Türk Sineması’nda, siyah-beyaz filmlerde yardımcı rollerde oynayan Dursune Şirin ile şarkıcı-oyuncu oğlu İbrahim Şirin, karakter oyuncusu Ahmet Kostarika, kötü adamı oynayan Danyal Topatan, 1939-1980 yılları arasında 9 film ve TV dizisinde oynayan, aynı zamanda ses sanatçısı olan Yasemin Esmergül, “Çitlembik İhsan” adıyla ünlenen, oyuncu İhsan Küçüktepe, dünün ünlü esmerleri olurken, sempatik pop şarkıcısı Mansur Ark, unutulmaz “Unutama Beni” şarkısının, unutulmaz solisti Esmeray, yakınlarda yitirdiğimiz oyuncu ve sunucu Defne Joy Foster ve BKM Mutfak oyuncularından, Jamaikalı bir baba ve Türk bir anneden doğan, futbolcu İbrahim Kaş’ın eski eşi Neşe Sayles, Türkiye’nin esmer renkli diğer ünlüleridir.
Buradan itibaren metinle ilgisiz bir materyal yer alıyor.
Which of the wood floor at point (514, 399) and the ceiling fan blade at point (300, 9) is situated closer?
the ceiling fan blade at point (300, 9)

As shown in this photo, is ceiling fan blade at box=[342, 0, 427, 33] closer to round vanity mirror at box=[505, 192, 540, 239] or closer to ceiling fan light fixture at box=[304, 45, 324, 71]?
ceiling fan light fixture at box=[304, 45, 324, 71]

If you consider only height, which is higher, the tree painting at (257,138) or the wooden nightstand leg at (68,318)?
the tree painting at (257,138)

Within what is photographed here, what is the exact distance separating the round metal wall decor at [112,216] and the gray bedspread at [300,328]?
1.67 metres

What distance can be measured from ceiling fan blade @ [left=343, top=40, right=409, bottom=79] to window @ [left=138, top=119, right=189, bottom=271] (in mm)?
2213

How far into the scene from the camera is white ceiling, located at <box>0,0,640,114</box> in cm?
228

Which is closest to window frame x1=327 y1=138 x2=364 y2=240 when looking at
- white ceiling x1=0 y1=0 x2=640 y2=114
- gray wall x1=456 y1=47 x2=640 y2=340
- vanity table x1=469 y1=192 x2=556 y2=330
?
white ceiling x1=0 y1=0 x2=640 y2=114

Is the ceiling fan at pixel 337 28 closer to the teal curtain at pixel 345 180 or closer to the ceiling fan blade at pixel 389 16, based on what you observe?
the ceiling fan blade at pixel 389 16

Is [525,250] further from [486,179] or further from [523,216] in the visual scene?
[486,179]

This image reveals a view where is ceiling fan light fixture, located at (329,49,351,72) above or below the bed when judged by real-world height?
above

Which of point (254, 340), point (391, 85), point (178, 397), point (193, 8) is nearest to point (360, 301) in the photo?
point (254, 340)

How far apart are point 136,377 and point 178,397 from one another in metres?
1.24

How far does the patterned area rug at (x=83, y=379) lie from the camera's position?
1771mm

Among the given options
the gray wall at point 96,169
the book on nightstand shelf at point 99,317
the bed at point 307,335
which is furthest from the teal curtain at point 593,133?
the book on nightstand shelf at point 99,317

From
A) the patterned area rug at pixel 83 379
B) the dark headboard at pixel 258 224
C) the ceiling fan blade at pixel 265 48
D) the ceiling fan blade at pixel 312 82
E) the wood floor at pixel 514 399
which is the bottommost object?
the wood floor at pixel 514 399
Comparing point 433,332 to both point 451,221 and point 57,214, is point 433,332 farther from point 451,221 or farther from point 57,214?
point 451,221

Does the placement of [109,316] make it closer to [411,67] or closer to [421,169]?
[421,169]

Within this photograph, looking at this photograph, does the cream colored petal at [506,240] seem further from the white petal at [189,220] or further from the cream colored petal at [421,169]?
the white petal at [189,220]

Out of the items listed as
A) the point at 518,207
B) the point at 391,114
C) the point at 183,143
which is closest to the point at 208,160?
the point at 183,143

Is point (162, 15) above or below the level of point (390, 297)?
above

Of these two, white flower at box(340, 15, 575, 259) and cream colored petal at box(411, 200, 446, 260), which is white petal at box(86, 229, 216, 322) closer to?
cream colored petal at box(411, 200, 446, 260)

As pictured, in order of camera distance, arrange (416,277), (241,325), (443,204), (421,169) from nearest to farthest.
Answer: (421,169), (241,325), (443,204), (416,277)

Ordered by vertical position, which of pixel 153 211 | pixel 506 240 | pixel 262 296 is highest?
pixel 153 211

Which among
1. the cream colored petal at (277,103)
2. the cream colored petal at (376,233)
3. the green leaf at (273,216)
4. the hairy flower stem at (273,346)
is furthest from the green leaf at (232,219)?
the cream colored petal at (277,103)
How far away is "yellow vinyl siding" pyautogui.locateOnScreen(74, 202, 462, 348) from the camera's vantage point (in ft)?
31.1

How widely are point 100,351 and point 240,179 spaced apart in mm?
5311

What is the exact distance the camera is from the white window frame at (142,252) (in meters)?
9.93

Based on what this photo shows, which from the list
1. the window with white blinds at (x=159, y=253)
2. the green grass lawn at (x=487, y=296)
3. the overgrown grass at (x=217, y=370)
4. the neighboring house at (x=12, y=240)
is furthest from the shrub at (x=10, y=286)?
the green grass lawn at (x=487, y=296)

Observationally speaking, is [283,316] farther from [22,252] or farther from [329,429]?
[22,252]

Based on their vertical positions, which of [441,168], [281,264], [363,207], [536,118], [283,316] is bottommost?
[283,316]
Onları, Türkiye mozayiğinin renkli taşlarından birileri olarak, her zaman sevgiyle bağrımıza bastık, her zaman sevdik, bundan sonra da her zaman sevgiyle hatırlamaya devam edeceğiz.
NOT: “Türkiye’nin İlkleri” adlı kitabıma gösterilen ilgiden dolayı, tüm Alanyalı hemşehrilerime teşekkür ediyorum.